* DATA SUPPLIED
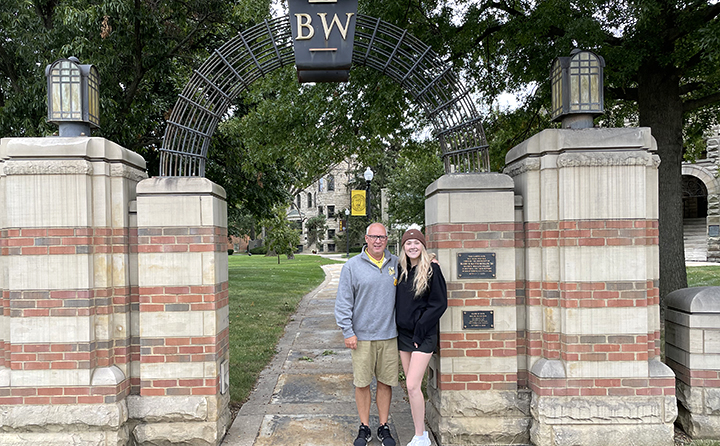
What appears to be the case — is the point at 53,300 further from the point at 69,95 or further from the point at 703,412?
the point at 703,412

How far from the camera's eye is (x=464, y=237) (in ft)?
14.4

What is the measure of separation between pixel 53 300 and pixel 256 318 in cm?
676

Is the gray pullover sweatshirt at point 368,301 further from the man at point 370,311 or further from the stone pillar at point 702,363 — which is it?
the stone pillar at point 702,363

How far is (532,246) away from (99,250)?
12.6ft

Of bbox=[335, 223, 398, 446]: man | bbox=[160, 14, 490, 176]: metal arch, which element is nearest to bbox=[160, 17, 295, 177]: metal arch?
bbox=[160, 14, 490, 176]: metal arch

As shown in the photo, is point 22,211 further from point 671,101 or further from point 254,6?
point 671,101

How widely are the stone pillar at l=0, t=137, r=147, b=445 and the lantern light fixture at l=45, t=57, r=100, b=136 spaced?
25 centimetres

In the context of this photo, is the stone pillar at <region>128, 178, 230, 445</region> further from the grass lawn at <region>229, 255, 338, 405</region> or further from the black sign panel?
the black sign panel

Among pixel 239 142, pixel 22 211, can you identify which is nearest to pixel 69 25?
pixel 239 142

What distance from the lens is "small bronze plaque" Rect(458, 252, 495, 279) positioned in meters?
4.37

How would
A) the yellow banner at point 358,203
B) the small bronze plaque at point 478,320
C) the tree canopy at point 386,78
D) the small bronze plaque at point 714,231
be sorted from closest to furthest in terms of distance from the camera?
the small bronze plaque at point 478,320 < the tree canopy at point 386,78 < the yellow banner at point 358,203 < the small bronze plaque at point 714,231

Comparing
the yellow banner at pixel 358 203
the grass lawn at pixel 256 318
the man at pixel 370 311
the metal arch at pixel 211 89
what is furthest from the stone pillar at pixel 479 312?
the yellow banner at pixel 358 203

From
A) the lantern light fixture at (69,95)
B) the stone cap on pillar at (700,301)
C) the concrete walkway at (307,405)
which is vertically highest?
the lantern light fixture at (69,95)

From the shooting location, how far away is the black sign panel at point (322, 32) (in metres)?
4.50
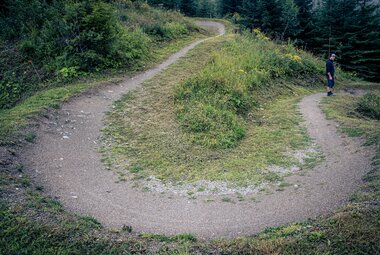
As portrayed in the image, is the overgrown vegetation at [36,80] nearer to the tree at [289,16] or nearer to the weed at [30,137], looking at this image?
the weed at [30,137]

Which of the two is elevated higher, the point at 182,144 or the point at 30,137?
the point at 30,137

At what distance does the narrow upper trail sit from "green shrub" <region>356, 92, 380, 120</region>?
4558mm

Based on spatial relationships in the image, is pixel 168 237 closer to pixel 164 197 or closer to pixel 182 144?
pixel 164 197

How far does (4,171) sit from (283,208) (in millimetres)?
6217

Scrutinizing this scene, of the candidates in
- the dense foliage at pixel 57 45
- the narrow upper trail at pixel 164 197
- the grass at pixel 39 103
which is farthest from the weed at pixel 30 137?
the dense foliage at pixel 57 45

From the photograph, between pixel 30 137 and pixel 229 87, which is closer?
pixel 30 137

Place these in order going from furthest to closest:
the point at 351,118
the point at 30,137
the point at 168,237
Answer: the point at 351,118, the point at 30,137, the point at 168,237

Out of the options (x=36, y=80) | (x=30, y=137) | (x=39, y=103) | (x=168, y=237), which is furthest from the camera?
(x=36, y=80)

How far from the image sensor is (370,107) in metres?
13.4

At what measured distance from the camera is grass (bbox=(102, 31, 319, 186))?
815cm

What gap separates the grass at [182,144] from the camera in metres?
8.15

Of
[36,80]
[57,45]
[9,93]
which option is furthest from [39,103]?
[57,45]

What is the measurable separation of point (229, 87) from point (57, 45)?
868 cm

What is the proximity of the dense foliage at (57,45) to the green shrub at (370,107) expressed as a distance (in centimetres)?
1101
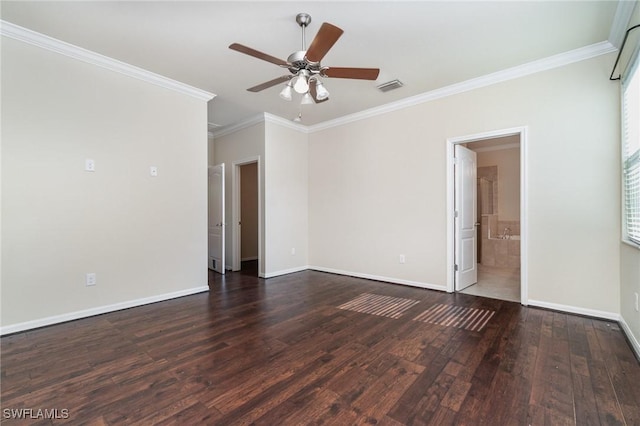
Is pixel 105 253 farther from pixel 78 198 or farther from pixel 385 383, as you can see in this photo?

* TASK PROMPT
Your output should consist solely of the lines from the line containing "How far from the image" through the last line of the entries, verbatim, minus any pictures.

* REPLY
How far from the image sensor is (370,107) in metres?
13.4

At what measured distance from the camera is grass (bbox=(102, 31, 319, 186))?
815cm

What gap separates the grass at [182,144] from the camera in metres?
8.15

Of
[36,80]
[57,45]
[9,93]
which option is furthest from [39,103]?
[57,45]

What is the measurable separation of point (229, 87) from point (57, 45)?
868 cm

What is the proximity of the dense foliage at (57,45) to the green shrub at (370,107) expressed as a distance (in centimetres)?
1101
Is pixel 105 253 farther from pixel 78 198 or farther from pixel 385 383, as you can see in this photo?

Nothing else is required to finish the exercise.